Route Advertisements¶
Introduction¶
The Route Advertisements feature introduces BGP as a supported routing protocol with OVN-Kubernetes enabling the integration into different BGP user environments. The extent of the Route Advertisements feature and corresponding API allows importing routes from BGP peers on the provider network into OVN pod networks as well as exporting pod network and egress IP routes to BGP peers on the provider network. Both default pod network as well as primary Layer 3 and Layer 2 cluster-user-defined networks (CUDNs) are supported.
[!NOTE] For purposes of this documentation, the external, physical network of the cluster which a user administers will be called the “provider network”.
Prerequisites¶
Motivation¶
There are multiple driving factors which necessitate integrating BGP into OVN-Kubernetes:
-
Importing Routes from the Provider Network: Today there is no API for a user to be able to configure routes into OVN. In order for a user to change how egress traffic is routed, the user leverages local gateway mode. This mode forces traffic to hop through the Linux networking stack, and there a user can configure routes inside the host to control egress routing. This manual configuration would need to be performed and maintained across nodes and VRFs within each node.
-
Exporting Routes into the Provider Network: There exists a need for provider networks to learn routes directly to pods today in Kubernetes. One such use case is integration with 3rd party load balancers, where they terminate a load balancer and then send packets directly to cluster nodes with the destination IP address being the pod IP itself. Today these load balancers rely on custom operators to detect which node a pod is scheduled to and then add routes into its load balancer to send the packet to the right node. By integrating BGP and advertising the pod subnets/addresses directly on the provider network, load balancers and other entities on the network would be able to reach the pod IPs directly.

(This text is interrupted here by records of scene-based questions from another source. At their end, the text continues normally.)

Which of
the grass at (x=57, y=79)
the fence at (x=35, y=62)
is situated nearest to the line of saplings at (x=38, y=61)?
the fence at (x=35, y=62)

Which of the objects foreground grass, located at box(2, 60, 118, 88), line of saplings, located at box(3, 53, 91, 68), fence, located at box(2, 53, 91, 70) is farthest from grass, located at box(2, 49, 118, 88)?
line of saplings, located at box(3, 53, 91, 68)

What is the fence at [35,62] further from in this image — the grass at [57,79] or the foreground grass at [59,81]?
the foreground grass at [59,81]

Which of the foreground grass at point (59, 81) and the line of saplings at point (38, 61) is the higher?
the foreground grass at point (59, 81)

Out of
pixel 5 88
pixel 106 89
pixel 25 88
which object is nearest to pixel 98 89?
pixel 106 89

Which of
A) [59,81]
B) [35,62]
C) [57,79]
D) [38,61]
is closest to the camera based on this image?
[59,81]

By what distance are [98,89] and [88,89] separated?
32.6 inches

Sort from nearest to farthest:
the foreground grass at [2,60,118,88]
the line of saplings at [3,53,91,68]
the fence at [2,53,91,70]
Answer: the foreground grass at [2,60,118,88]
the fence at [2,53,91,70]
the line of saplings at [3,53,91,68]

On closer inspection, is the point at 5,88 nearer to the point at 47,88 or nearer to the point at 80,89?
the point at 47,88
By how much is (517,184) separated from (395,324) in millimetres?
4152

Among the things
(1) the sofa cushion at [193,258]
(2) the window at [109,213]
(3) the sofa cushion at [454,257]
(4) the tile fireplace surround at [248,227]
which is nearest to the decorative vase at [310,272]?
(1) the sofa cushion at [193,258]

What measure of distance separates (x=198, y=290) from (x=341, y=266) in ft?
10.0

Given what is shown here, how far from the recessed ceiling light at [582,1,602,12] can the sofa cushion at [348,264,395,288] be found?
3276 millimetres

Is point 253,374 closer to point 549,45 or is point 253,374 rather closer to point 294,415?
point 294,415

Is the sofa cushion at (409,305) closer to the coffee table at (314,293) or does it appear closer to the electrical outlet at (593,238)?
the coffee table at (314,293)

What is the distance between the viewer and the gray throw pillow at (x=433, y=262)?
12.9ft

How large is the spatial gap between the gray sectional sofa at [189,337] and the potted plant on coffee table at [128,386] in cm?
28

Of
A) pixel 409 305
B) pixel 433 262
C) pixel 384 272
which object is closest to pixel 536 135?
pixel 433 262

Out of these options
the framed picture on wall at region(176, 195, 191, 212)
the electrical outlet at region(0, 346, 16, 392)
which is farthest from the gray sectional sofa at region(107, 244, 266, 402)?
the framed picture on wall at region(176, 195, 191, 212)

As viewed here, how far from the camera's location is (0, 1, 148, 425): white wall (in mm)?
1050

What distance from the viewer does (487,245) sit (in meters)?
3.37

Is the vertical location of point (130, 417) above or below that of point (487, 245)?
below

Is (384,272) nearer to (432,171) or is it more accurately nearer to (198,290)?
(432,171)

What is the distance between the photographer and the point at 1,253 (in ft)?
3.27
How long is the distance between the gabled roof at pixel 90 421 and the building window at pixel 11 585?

Additionally, integrating BGP support paves the way for other BGP based features that might be implemented in the future, like:
- EVPN support to extend pod network isolation outside the cluster.

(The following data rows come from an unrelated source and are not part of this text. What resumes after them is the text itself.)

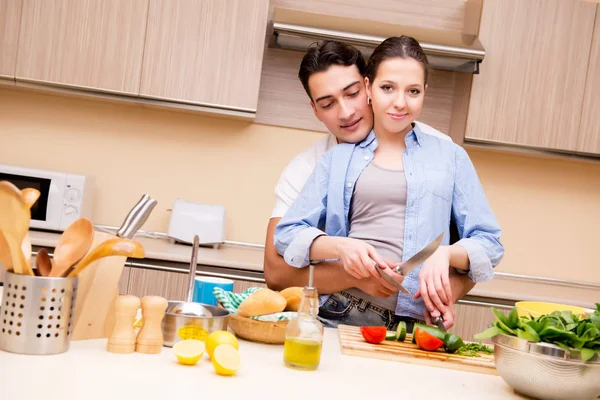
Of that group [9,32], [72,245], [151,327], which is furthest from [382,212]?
[9,32]

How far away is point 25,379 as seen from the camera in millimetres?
974

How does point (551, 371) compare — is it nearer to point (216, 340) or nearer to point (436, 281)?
point (436, 281)

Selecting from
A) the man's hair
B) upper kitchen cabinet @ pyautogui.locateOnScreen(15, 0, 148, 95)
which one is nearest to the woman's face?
the man's hair

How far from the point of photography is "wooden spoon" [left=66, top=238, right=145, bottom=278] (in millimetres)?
1129

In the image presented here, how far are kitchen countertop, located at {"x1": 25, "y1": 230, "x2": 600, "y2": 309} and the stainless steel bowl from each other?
139cm

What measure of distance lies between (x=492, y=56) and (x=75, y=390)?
253 centimetres

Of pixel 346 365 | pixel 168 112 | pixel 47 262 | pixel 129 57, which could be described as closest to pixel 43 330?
pixel 47 262

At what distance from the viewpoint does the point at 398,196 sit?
1743mm

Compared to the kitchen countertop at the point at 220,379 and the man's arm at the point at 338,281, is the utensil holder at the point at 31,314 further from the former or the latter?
the man's arm at the point at 338,281

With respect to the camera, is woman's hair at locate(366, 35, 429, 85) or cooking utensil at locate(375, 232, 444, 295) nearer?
cooking utensil at locate(375, 232, 444, 295)

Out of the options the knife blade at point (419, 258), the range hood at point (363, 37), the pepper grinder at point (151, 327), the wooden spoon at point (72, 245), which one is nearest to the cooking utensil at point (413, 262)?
the knife blade at point (419, 258)

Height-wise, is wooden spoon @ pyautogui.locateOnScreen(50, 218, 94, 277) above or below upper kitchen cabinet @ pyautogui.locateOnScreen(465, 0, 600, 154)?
below

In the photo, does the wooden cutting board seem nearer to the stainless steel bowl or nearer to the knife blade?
the knife blade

- No overlay mode to avoid the Geneve overhead.
User-Stories/Use-Cases¶
- As a user, I want to be able to leverage my existing BGP network to dynamically learn routes to pods in my Kubernetes cluster.
- As a user, rather than having to maintain routes manually in each Kubernetes node, as well as being constrained to using local gateway mode for respecting user-defined routes; I want to use BGP so that I can dynamically advertise egress routes for the Kubernetes pod traffic in either gateway mode.
- As an egress IP user, I want to use a pure routing implementation to handle advertising egress IP movement across nodes.
- As a user, I want to extend CUDN isolation to the provider network over a VRF-Lite type of VPN where I can restrict traffic of the CUDN to an interface attached to the VRF associated with the CUDN.
[!NOTE] The isolation between different pod networks is unaffected by this feature.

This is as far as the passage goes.